Corporate China
PUBLISHED : Thursday, 14 August, 2014, 9:17am
UPDATED : Thursday, 14 August, 2014, 9:17am

GM falls into China's anti-trust web

A new probe against GM shows that no foreign firm is immune from such anti-trust investigations, which could expand to other sectors and are likely to hurt profits and slow investment.


Doug Young has lived and worked in China for 15 years, much of that as a journalist for Reuters writing about Chinese companies. He currently lives in Shanghai where he teaches financial journalism at Fudan University. He writes daily on his blog, Young’s China Business Blog (, commenting on the latest developments at Chinese companies listed in the US, China and Hong Kong. He is also author of a new book about the media in China, “The Party Line: How the Media Dictates Public Opinion in Modern China.”

A widening web of anti-trust investigations has snared one of China's biggest overseas investors, with word that General Motors (NYSE: GM) has become the latest foreign company to be probed for monopolistic practices. News of this particular investigation shows that no one is exempt from such probes, since GM is one of China's oldest and largest foreign investors in the automobile sector and is quite chummy with longtime partner SAIC (600104), one of Shanghai's largest companies. Thus by potentially punishing GM, China's anti-monopoly regulator would also be punishing a leading Shanghai company, hurting its profits and potentially slowing its growth and future investment from GM.

As a longtime China watcher, I can say that this ongoing wave of investigations, some for anti-trust concerns and others for corruption, is unprecedented in the nation's move to a market economy over the last three decades. GM's ensnarement in the movement is a sort of watershed, as it shows that any foreign company could face such a probe in the current climate. As to what's driving this wave of probes, optimists might say it represents a true effort by Beijing to stop businesses from charging unreasonable rates for their products and services. Pessimists might say it represents a new wave of anti-foreigner sentiment in Beijing.

I would say the answer is probably somewhere in the middle, though perhaps more weighted towards the former view. China has been quite lenient towards foreign companies that came to the country over the last 20 years, imposing relatively lax oversight with regard to their pricing policies as they invested heavily in the nation's economy. So now that those companies are getting big profits from the market, Beijing leaders may simply feel it's time for them to behave more responsibly towards consumers.

Before we go any further with the analysis, let's look at the news that saw GM indirectly confirm it was contacted by the powerful National Development and Reform Commission (NDRC), one of two central government agencies that conducts anti-monopoly investigations.
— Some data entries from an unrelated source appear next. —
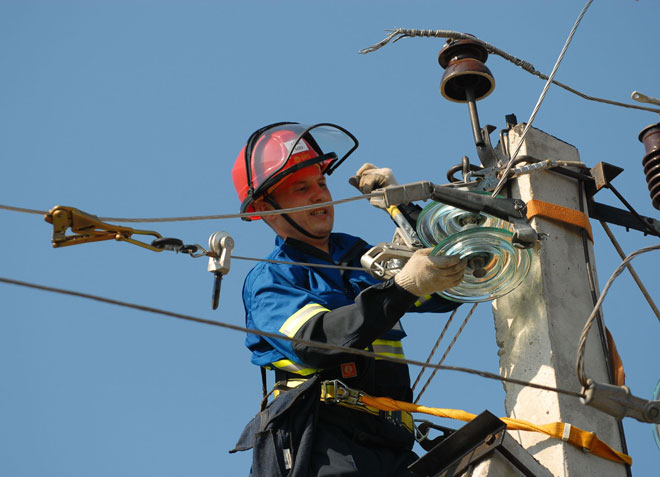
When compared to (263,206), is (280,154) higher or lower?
higher

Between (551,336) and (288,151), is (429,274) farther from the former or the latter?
(288,151)

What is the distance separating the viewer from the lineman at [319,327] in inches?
182

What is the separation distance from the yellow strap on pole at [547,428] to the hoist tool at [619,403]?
20.8 inches

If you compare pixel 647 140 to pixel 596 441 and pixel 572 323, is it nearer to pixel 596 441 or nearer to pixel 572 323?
pixel 572 323

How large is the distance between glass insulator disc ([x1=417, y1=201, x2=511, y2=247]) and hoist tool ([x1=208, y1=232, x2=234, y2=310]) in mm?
1110

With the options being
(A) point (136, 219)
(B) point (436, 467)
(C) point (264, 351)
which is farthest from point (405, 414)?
(A) point (136, 219)

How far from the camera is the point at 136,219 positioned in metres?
4.23

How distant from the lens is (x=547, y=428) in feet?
15.5

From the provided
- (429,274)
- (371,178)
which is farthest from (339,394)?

The source of the news seems to be a very roundabout statement from GM itself, in which it simply says that it has supplied data to the NDRC since 2012 about its pricing policies.

At the center of the GM investigation, and similar probes against a growing number of foreign automakers, are their pricing practices for after-sales parts and services. A similar probe against Mercedes-Benz prompted the company to abruptly slash prices for its after-sales parts by 15 per cent about a week ago. Such high prices are a common practice in many industries, where companies often sell new products like cars and airplanes at relatively low profit margins. Then they earn fat profits when customers buy new replacement parts as the products age.

This particular set of probes looks quite similar to another wave of investigations a year ago into milk powder sold in China by foreign companies. In those cases, the NDRC accused big companies like Mead Johnson (MJN) and Danone (Paris: BN) of selling their products at unreasonably high prices, taking advantage of the poor reputation of domestic dairy firms due to a series of food safety scandals. Those investigations ended after a month or two with the NDRC levying relatively small fines and the companies agreeing to lower prices.  

I suspect this latest round of probes against the big car makers could follow a similar trajectory, ending in some small fines and agreements by the companies to lower prices. Such a move may look like a peaceful resolution on the surface. But it's likely to have a significant impact on the car makers' profits over the next few years. That profit erosion, combined with the fear of future similar uncertainties, could prompt many to significantly slow their new investment in the years ahead.

Bottom line: A new probe against GM shows that no foreign firm is immune from such anti-trust investigations, which could expand to other sectors and is likely to hurt profits and slow investment.